Le produit de ce genre d’industrie est vraiment prodigieux. Nous avons pris au hasard le compte de rendement d’un troupeau de 2,040 moutons élevés par un métayer soigneux associé par moitié. Il fut payé en avril 1874 5 francs par tête, soit 10,200 francs ; en décembre, le produit net en laine fut de 2,200 francs, les peaux provenant de la consommation du métayer et de quelques animaux morts donnèrent 420 francs ; en avril 1875, on put extraire du troupeau 800 animaux choisis que l’on vendit 9 francs pièce, soit 7,200 francs, et le troupeau, augmenté déjà des mises bas d’avril, resta encore de 1,900 têtes à la veille de la mise bas d’automne, qui devait donner au moins 500 agneaux, soit un revenu de près de 100 pour 100 en une seule année pour un troupeau très ordinaire. Certes il y a des métayers peu soigneux et des propriétaires négligens qui détruisent ou laissent perdre leur troupeau peu à peu, et au bout de quelques années sont plus pauvres qu’au début ; mais l’homme travailleur et sobre ne trouvera nulle part un emploi plus avantageux d’un petit capital.

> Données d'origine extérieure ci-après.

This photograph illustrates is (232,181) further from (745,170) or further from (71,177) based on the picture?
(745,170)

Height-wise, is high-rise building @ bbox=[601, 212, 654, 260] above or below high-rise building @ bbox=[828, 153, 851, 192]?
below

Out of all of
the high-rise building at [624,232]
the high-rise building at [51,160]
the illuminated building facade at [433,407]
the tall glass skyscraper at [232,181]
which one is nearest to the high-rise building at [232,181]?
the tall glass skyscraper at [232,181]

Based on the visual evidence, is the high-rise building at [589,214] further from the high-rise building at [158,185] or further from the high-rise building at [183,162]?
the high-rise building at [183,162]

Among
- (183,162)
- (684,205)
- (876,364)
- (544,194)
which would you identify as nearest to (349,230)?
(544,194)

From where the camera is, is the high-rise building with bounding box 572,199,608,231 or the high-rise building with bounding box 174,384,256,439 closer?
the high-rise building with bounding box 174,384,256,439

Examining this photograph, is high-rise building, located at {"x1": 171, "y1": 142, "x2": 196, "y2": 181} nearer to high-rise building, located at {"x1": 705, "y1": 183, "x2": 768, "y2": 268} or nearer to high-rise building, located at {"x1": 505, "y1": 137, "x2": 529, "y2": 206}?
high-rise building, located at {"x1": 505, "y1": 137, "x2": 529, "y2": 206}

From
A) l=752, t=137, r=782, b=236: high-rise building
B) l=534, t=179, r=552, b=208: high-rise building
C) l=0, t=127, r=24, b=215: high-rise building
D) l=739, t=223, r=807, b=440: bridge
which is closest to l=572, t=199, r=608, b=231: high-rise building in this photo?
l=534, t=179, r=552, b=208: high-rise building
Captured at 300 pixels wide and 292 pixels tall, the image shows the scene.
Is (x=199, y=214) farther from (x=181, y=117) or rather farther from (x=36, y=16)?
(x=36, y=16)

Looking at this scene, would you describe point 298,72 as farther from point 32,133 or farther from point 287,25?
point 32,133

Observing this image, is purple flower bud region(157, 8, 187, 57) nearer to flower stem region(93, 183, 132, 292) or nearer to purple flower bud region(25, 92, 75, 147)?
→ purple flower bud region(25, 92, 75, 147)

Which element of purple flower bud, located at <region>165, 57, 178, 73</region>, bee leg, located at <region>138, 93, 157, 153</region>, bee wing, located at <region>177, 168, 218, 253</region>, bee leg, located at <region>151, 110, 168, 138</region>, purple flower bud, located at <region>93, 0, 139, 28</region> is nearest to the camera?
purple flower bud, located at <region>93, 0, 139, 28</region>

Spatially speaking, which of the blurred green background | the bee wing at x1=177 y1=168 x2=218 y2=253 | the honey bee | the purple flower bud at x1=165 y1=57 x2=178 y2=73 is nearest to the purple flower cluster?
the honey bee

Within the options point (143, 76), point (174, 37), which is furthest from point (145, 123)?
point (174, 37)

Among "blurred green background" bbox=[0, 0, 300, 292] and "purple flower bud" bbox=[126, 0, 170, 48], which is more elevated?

Ce premier capital, l’immigrant qui fera preuve de qualités sérieuses ne manquera pas de propriétaires qui le lui prêtent, trop heureux de s’attacher un homme capable de faire prospérer leurs intérêts en même temps que les siens propres ; mais il ne faut pas croire que cette-vie soit des plus douces, le seul charme pour celui qui aime le far-niente le plus invariable, c’est l’oisiveté absolue.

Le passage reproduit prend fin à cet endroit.